This behavior is documented in How to customize character encoding with System.Text.Json:
Block lists
The preceding sections show how to specify allow lists of code points or ranges that you don't want to be escaped. However, there are global and encoder-specific block lists that can override certain code points in your allow list. Code points in a block list are always escaped, even if they're included in your allow list.
Global block list
The global block list includes things like private-use characters, control characters, undefined code points, and certain Unicode categories, such as the Space_Separator category, excluding U+0020 SPACE
. ... <snip>
Encoder-specific block lists
Examples of encoder-specific blocked code points include '<'
and '&'
for the HTML encoder, '\'
for the JSON encoder, and '%'
for the URL encoder. ... <snip>
So, as documented, JavaScriptEncoder.Create()

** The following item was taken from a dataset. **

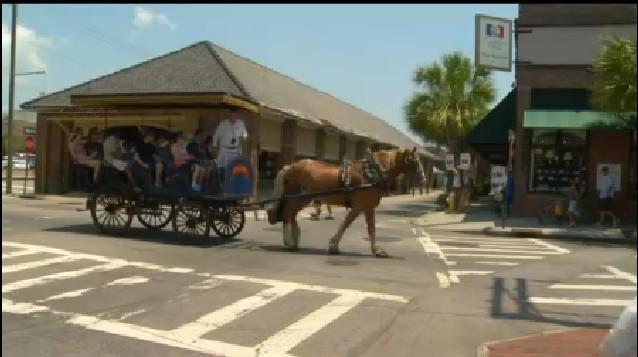 WCBD-carriage horses_319346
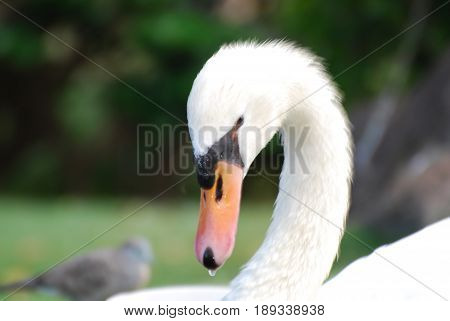 Breath taking whtie swan with his neck curved.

may override your allowed characters and escape certain "blocked" characters. While the full set of blocked characters is not documented, from the reference source, JavaScriptEncoder.Create(TextEncoderSettings settings)

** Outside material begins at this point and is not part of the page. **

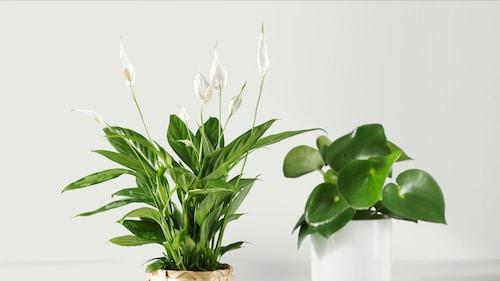 نباتات وزهور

constructs an encoder that blocks "HTML sensitive" characters, which are defined in AllowedBmpCodePointsBitmap.cs
and include '
:
public void ForbidHtmlCharacters()
{
ForbidChar('<');
ForbidChar('>');
ForbidChar('&');
ForbidChar('\''); // can be used to escape attributes
ForbidChar('\"'); // can be used to escape attributes
ForbidChar('+'); // technically not HTML-specific, but can be used to perform UTF7-based attacks
}
If you do not want to use JavaScriptEncoder.UnsafeRelaxedJsonEscaping
but also don't want to have '
escaped, could create a custom JsonConverter<string>
that manually pieces together the required encoded JSON string, then writes it out using Utf8JsonWriter.WriteRawValue()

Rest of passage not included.